In his “Requiem for a Nun,” William Faulkner famously wrote, “The past is never dead. It’s not even passed.” Photographer Vesna Pavlović approached the image archive in the Museum of Yugoslav History in Belgrade with a similar spirit while gathering material for her exhibition “Fabrics of Socialism,” which is currently installed in Inman Park’s mysterious but cozy Whitespace Gallery.

What makes the enduring presence of the past particularly complicated for Pavlović is that she is attempting to navigate not only large-scale political history but also her own personal history in the exhibition. A native of Serbia – which formerly constituted part of the Socialist Federal Republic of Yugoslavia – Pavlović returned to her home to investigate the national record of life in post-war Yugoslavia and to challenge the boundaries of memory, personal as well as collective, and the limits of photographic representation.

A juxtaposition of individual experience against the sweeping forces of national and global history creates the poignant, beautiful and quite disturbing drama at the heart of “Fabrics of Socialism.” Pavlović’s photographs of the towers of reels of film contained in the Museum of Yugoslav History achieve a paradoxical effect. Though these archives ostensibly form a record of history, history itself is destroying them, rendering the physical components of that record increasingly less accessible.

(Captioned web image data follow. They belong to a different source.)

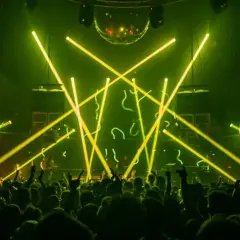 Folla in delirio in un techno club, illuminato da fasci di luce gialla e una sfera stroboscopica.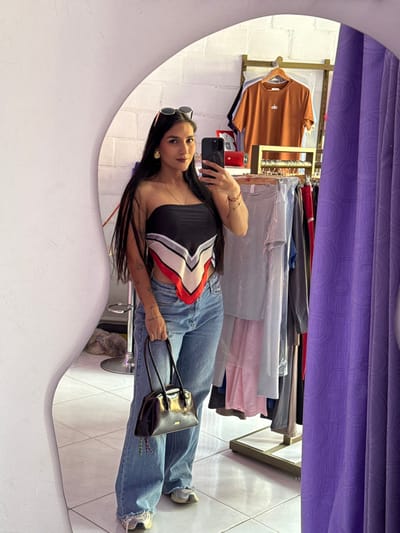 A female subject is depicted in a mirror selfie taken within a retail establishment located in Timaná, Colombia. The subject, with long dark hair and wearing dark lipstick, stands facing the mirror, holding a black smartphone with her right hand to capture the image and a black structured handbag with her left hand. She wears a strapless bandana-style top patterned in black, white, grey, and red, light blue wide-leg jeans with frayed hems, and light-colored athletic shoes. Sunglasses are positioned on her head, and she wears gold-colored stud earrings and multiple red string bracelets on her left wrist, with tattoos visible on her left forearm. The background, reflected in the mirror, displays a white textured wall on the left, with a silver-toned bar stool partially visible at the lower left. To the right, a gold-colored clothing rack system holds various garments, including an orange t-shirt with an "alo" logo. A red portable speaker rests on a shelf behind the subject's head. A purple textured curtain extends vertically along the right edge of the frame, possibly indicating a fitting room or display section. The flooring consists of white square tiles.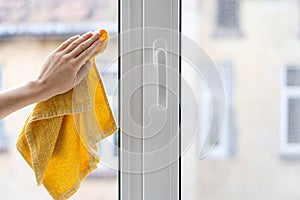 Woman cleaning plastic window in her house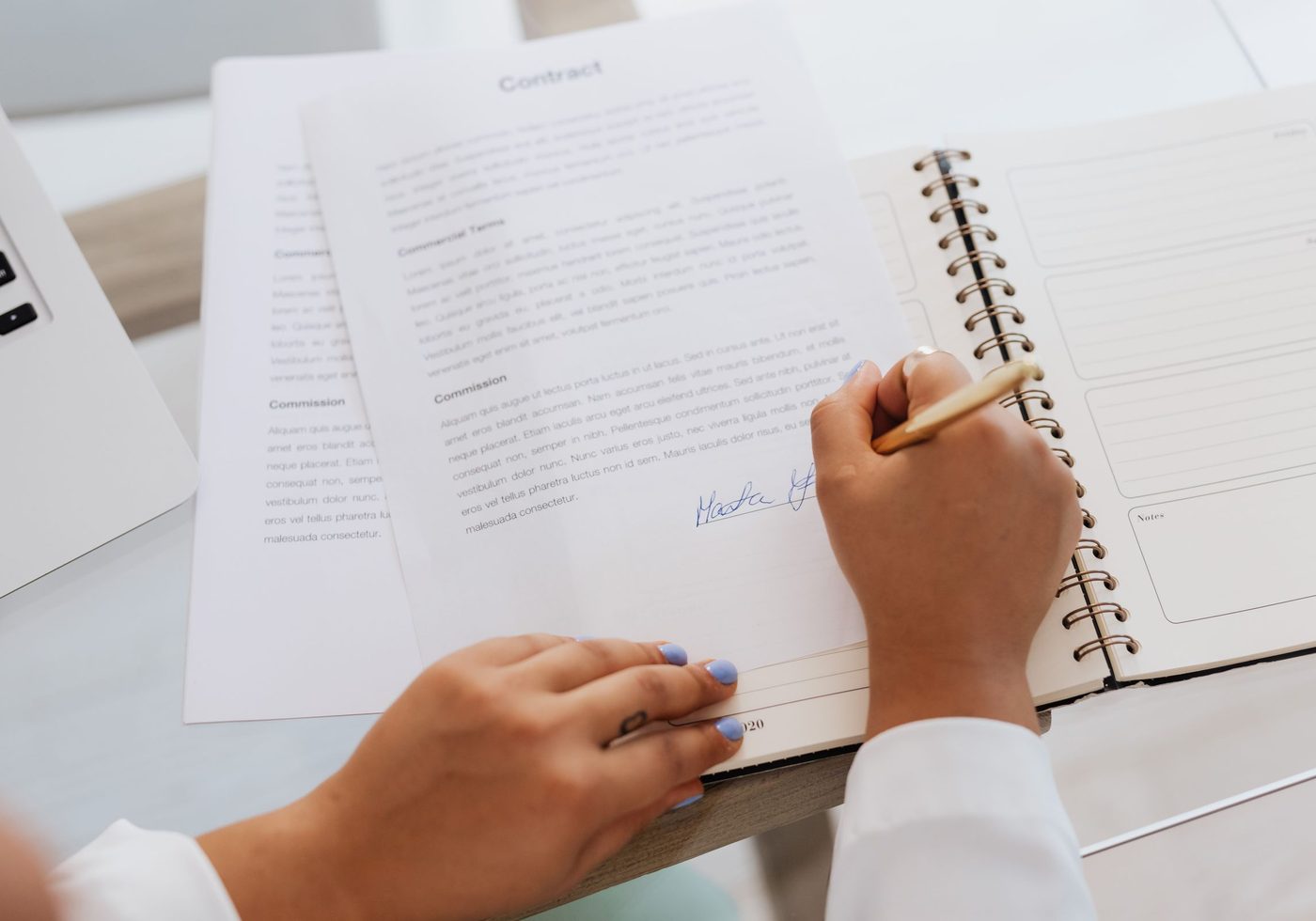 A contract and notebook on a desk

In addition to these photographs, the exhibition includes two multimedia elements. One of these is a slideshow presentation of photographs from Yugoslav President Josip Broz Tito’s travels around the world. The second is a looping video of Yugoslavian state television’s broadcast of the 1979 Relay of Youth, an annual event held in honor of Tito’s birthday. For this event, various youth groups participated in a relay race requiring them to carry a baton from Tito’s hometown of Kumrovec to Belgrade’s Partizan Stadium. Upon the baton’s arrival in the stadium, there is an enormous celebration with a degree of pageantry familiar to many viewers only in Olympic opening and closing ceremonies.

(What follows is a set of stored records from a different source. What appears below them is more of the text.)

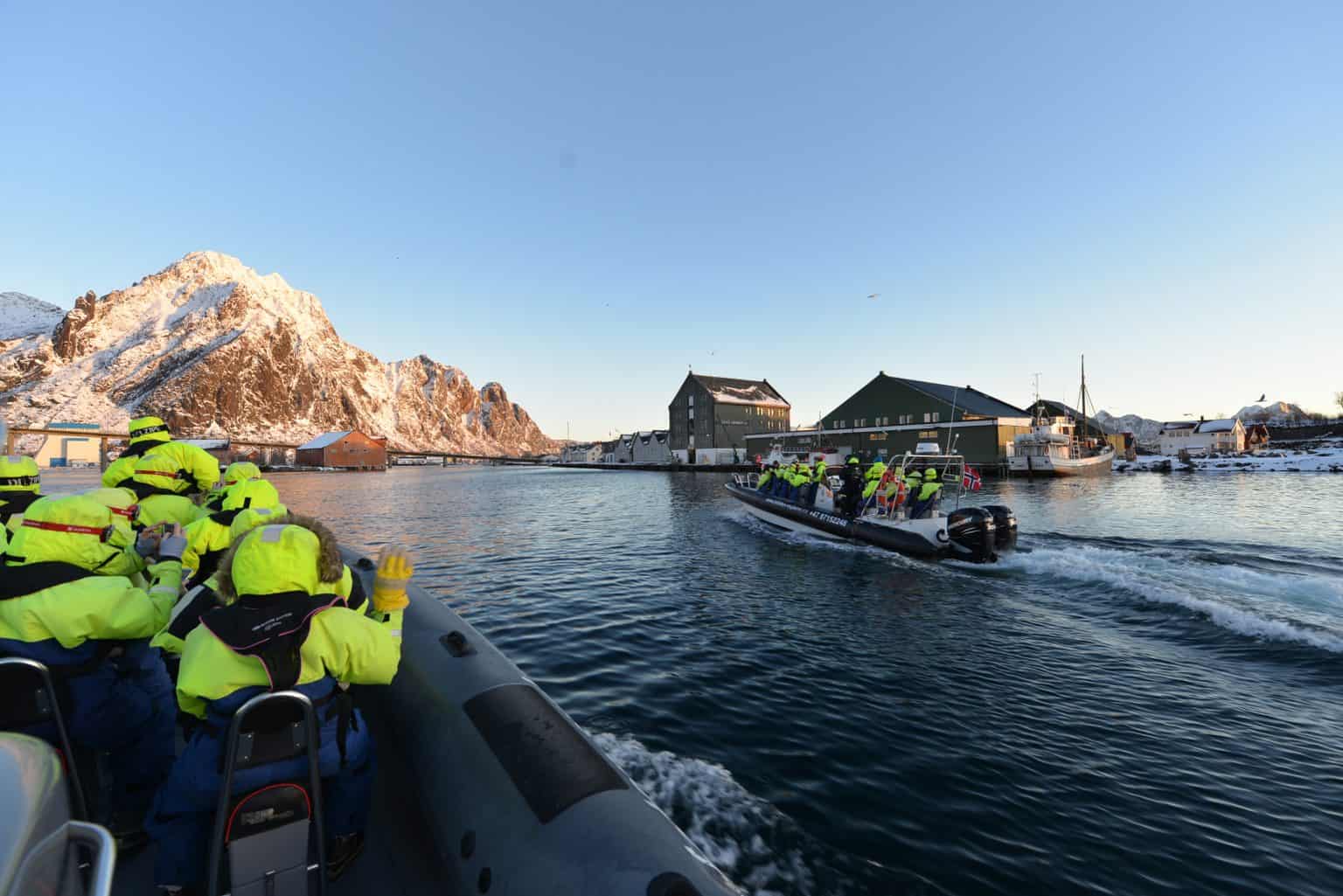 Arctic Frontiers - People in yellow jackets, part of Arctic Frontiers - Emerging Leaders - 2022 and older, ride inflatable boats on calm water near snowy mountains and buildings.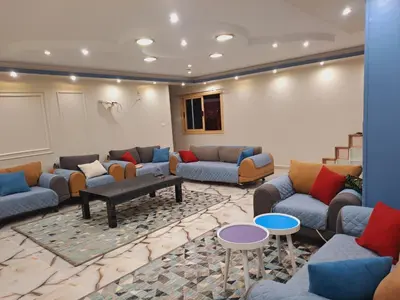 a living room with couches and tables in a room at Nile Bride in Naj‘ al ‘Amrāb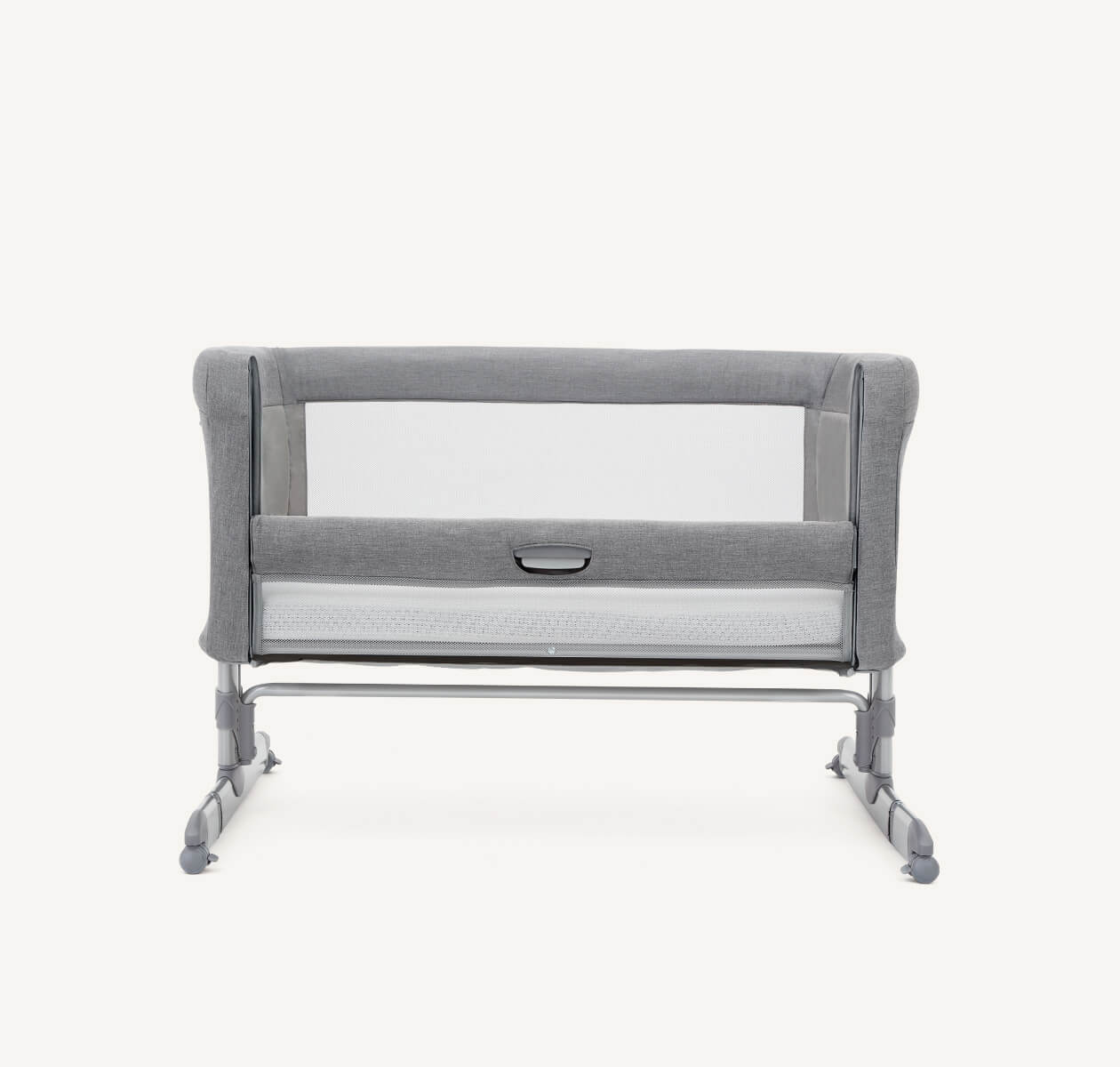   Front view of light gray Joie roomie bedside crib with legs lowered to ground, and lift and lower side panel down.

Nine-year-old Pavlović participated in this ceremony and was able to identify herself in the video among the seemingly countless exuberant youth present to honor Tito and celebrate the future of Yugoslavia. This video and photographic slideshow possess some of the qualities of a home video: one is easily lulled into fascination with the spectacle of the Relay of Youth or entranced by the mechanical whir of the slideshow projector.

Simultaneously, however, an underlying awareness of the sinister character of it all never quite departs from the viewer. Though photographs and video would aspire to impart objective representation of the past, almost no answers are offered here, especially in regard to the culpability of those depicted – and perhaps even those doing the depicting. As the members of the Youth Army assemble into the shape of the Soviet hammer and sickle, one cannot help but wonder how many of these boys are still alive, where they live now and what journey carried them from the Partizan Stadium of 1979 to their present location. Bodies are equally, if not more, vulnerable than spools of film to the violence of history, and it is concern for these bodies, living or dead, that transcends representation.